Given data >>
BEGIN
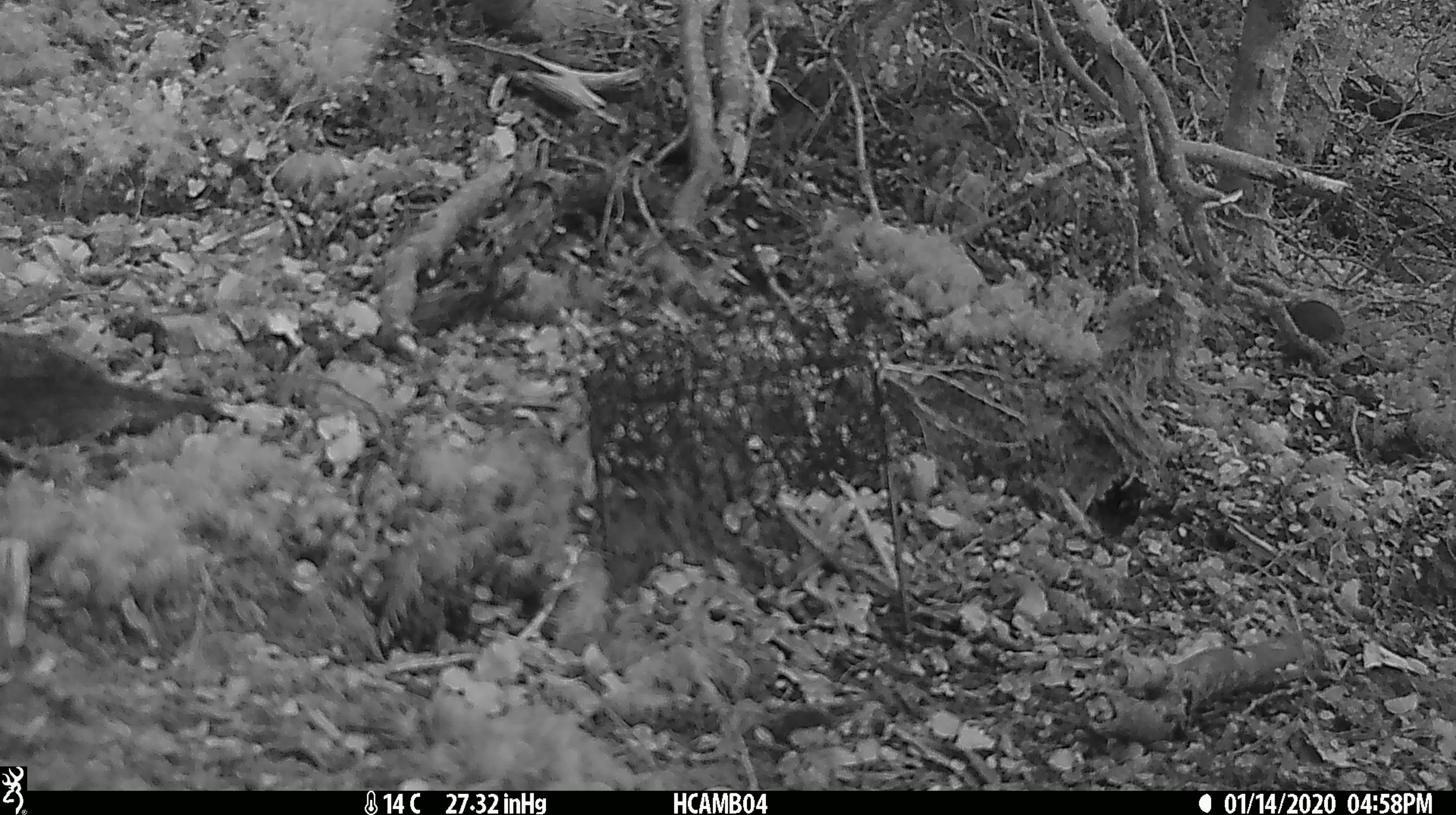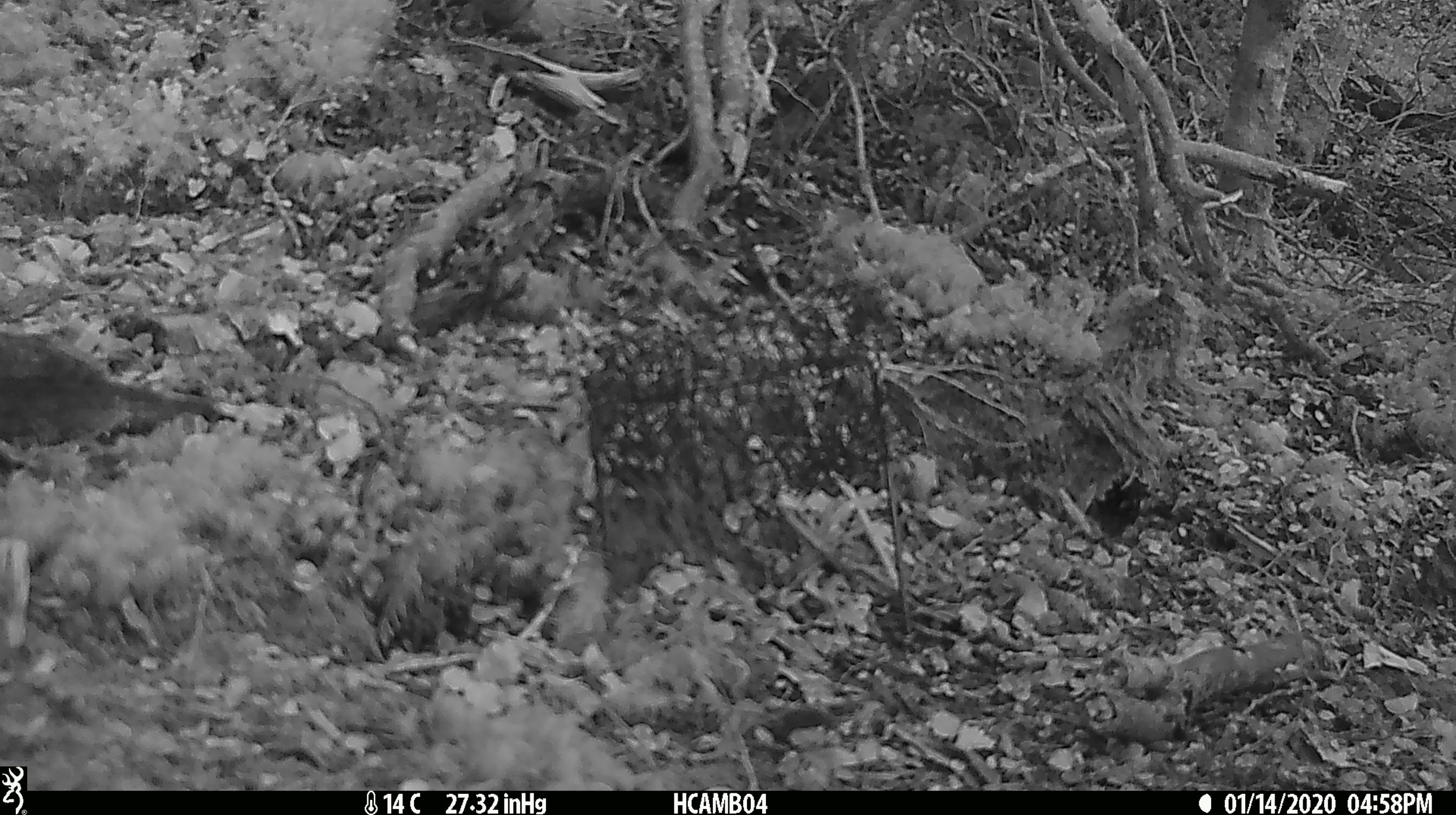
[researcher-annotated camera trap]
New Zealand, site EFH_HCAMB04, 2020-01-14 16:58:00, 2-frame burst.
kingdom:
END
Task to carry out >>
Please set down every line of the listing verbatim, excluding its pictures.

Answer for the task >>
[researcher-annotated camera trap]
New Zealand, site EFH_HCAMB04, 2020-01-14 16:58:00, 2-frame burst.
kingdom:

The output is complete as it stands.